DOCUMENT EXCERPT:
****************************************
Another cause of a failed attempt is an inactive server instance, as occurs when a server
instance is engaged in failing over its database. In this case, a retry delay is imposed to
prevent clients from overloading the partners with a rapid succession of connection
attempts.
Note
69
When both partner names are available, if the login time-out period is infinite, the client
attempts to reconnect to the servers indefinitely, alternating between the initial partner
name and the failover partner name.
Retry Delays During Failover
If a client attempts to connect to a partner that is failing over, the partner immediately
responds that it is inactive. In this case, each round of connection attempts are much
briefer than the allotted retry time. This means that many rounds of connection
attempts could happen before the login period times out. To avoid overloading the
partners with a rapid series of connection attempts during a failover, the data access
provider adds a brief retry delay after each retry cycle. The length of a given retry delay
is determined by the retry-delay algorithm. After the first round, the delay is 100
milliseconds. After each of the next three rounds, the retry delay doubles—to 200, 400,
and 800. For all later rounds, the retry delay is 1 second until the connection attempt
succeeds or times out.
Note
If the server instance is stopped, then the connection request fails immediately.
The following figure illustrates how the retry delay affects connection attempts during a
manual failover, in which the partners switch their roles. The login time-out period is 15
seconds.
****************************************
STUDY MATERIAL:
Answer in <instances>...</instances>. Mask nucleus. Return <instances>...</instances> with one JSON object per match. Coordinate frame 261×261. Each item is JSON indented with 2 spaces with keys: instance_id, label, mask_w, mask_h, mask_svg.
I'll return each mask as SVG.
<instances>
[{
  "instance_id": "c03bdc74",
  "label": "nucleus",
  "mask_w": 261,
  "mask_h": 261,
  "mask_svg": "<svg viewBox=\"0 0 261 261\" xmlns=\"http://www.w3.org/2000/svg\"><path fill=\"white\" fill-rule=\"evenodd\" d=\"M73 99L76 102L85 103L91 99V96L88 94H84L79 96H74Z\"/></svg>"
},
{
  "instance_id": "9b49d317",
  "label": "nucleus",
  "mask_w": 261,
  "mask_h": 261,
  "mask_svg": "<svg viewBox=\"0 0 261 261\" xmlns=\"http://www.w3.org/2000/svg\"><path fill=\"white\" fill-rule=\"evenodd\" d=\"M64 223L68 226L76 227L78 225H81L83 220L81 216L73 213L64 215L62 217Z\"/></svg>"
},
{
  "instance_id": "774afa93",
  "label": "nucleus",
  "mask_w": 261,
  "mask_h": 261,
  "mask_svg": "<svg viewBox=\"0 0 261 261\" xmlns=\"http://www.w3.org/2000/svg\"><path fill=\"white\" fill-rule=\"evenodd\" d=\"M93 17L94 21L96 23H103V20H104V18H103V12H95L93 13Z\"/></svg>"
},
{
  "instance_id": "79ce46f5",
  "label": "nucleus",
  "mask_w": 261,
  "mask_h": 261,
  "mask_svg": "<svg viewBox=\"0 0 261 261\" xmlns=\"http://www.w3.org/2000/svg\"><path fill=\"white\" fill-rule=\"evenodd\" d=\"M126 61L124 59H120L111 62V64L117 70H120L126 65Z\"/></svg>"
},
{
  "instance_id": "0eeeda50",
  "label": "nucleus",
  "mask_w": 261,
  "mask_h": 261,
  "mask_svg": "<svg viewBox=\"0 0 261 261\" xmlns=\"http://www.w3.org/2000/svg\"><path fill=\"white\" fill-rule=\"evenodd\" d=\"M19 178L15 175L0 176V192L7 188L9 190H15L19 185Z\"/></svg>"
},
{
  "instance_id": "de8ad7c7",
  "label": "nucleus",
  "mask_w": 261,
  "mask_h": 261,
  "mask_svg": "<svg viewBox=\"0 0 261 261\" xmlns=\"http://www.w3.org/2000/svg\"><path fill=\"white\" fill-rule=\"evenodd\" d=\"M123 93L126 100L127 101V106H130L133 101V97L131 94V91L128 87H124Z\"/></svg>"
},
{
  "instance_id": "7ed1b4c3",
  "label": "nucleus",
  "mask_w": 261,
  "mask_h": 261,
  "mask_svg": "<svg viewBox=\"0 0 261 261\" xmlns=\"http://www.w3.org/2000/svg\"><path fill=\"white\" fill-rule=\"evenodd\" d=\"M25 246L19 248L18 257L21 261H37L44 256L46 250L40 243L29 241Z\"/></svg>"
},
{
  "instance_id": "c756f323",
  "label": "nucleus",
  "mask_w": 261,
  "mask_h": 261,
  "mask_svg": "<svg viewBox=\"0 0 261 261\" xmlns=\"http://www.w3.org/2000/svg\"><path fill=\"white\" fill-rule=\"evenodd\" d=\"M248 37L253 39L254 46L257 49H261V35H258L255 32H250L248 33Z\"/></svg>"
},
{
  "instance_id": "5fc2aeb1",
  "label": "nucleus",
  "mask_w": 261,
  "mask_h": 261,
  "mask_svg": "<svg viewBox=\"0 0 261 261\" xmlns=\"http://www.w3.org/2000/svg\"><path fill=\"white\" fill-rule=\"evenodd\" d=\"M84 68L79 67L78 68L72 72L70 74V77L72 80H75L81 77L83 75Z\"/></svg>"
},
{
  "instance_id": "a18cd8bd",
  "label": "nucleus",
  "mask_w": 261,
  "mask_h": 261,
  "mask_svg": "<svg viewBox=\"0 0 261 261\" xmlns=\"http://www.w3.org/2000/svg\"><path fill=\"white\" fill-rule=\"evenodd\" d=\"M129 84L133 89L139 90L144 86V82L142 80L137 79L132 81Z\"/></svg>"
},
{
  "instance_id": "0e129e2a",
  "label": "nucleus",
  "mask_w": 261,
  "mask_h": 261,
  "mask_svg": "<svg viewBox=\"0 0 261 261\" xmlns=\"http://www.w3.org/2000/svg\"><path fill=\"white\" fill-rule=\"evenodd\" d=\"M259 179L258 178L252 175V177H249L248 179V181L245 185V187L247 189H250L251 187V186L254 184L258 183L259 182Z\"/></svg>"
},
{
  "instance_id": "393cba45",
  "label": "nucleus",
****************************************
Rewrite the text on connection retries during failover, starting with "Retry Delays During" and going on through "or times out.", with "rounds" replaced by "cycles". Leave the material out of this entirely.

ANSWER SECTION:
Retry Delays During Failover
If a client attempts to connect to a partner that is failing over, the partner immediately
responds that it is inactive. In this case, each round of connection attempts are much
briefer than the allotted retry time. This means that many cycles of connection
attempts could happen before the login period times out. To avoid overloading the
partners with a rapid series of connection attempts during a failover, the data access
provider adds a brief retry delay after each retry cycle. The length of a given retry delay
is determined by the retry-delay algorithm. After the first round, the delay is 100
milliseconds. After each of the next three cycles, the retry delay doubles—to 200, 400,
and 800. For all later cycles, the retry delay is 1 second until the connection attempt
succeeds or times out.